**Given instruction**
Count the lines in the records below that contain the string "windshield", and reply with that number alone.

**Source records**

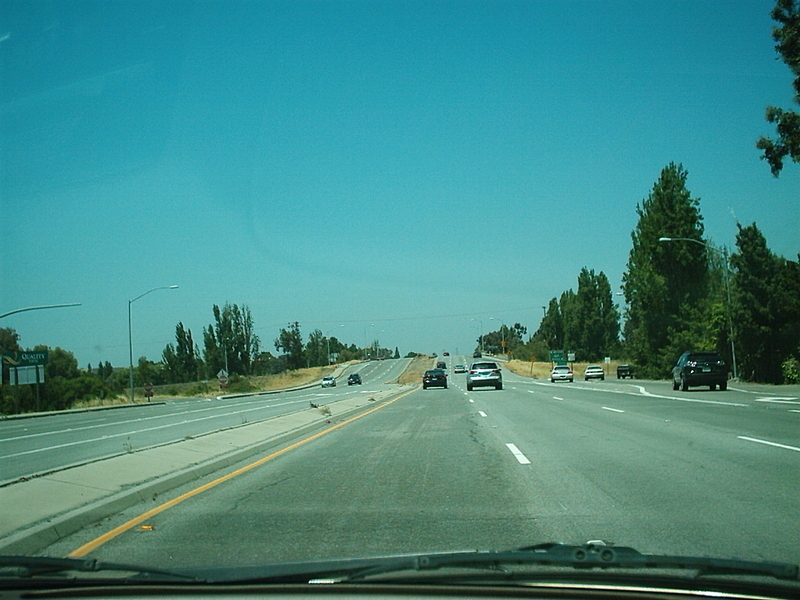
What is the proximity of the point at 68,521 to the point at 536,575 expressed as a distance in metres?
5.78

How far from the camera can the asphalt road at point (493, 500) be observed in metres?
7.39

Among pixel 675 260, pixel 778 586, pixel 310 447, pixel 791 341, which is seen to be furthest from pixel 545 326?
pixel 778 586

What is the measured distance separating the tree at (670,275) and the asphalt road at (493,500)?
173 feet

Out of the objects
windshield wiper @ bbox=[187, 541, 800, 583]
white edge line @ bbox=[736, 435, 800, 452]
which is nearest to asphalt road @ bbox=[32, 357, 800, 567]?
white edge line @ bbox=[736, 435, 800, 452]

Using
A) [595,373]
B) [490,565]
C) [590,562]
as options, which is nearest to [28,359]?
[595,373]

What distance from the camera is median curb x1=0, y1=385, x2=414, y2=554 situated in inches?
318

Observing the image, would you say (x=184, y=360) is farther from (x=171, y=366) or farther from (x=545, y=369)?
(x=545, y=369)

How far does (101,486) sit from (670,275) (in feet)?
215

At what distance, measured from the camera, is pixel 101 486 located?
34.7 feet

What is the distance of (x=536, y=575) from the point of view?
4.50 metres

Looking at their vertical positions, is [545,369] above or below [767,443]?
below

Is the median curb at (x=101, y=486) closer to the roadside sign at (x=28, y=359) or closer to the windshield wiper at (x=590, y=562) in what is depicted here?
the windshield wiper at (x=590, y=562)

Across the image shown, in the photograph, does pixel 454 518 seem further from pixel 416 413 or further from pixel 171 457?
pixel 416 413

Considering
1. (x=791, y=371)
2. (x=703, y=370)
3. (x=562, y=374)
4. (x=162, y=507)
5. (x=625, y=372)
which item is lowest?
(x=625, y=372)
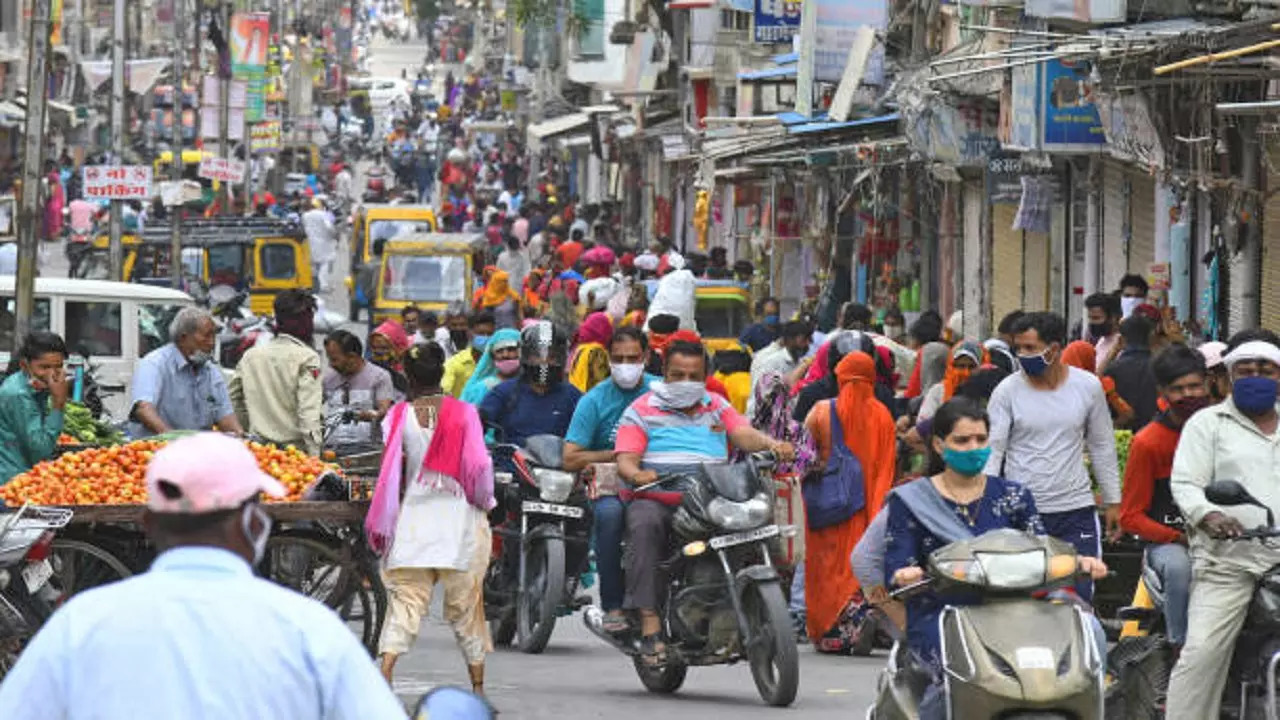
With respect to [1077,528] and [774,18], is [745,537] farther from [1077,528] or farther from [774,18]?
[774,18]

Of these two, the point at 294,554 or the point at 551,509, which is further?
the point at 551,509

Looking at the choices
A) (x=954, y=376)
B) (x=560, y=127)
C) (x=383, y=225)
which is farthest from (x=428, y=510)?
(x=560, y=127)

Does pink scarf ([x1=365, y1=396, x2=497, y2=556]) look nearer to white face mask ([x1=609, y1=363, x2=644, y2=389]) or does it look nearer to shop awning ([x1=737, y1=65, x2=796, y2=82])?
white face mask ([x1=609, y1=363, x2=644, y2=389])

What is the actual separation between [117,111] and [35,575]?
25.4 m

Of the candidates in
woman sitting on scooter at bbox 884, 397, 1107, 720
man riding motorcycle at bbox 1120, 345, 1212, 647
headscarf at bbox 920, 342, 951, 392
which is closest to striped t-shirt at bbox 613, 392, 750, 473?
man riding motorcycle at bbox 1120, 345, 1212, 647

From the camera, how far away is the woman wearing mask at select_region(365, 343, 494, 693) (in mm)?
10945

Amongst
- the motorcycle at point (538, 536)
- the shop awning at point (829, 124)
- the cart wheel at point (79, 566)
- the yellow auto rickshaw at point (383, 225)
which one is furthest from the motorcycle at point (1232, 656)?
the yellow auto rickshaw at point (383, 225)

--

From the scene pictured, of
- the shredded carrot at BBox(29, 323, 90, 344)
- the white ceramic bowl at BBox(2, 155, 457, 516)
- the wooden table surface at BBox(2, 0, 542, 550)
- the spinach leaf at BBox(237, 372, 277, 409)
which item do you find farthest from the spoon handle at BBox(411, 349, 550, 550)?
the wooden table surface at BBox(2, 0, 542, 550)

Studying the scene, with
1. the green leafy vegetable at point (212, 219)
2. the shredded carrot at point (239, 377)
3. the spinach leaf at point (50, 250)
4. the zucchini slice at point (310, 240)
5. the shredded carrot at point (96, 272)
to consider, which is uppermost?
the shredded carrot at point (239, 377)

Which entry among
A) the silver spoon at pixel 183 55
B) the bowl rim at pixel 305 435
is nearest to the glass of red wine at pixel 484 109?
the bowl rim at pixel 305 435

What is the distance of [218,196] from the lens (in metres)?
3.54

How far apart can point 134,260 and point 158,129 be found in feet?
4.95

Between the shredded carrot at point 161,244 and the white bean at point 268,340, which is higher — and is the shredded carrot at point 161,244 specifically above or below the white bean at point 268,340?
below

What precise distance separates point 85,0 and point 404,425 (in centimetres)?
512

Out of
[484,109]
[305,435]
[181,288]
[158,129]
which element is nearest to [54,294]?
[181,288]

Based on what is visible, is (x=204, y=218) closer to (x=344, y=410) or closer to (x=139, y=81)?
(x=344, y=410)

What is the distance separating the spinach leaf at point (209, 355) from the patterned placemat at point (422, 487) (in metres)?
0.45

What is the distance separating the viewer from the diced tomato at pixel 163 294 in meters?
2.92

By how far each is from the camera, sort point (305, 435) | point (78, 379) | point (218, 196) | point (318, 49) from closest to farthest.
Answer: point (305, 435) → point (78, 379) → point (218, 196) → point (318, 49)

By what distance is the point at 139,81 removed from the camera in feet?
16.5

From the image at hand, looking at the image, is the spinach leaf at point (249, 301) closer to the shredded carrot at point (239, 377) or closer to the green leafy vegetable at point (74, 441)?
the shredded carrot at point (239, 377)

**Correct output**
3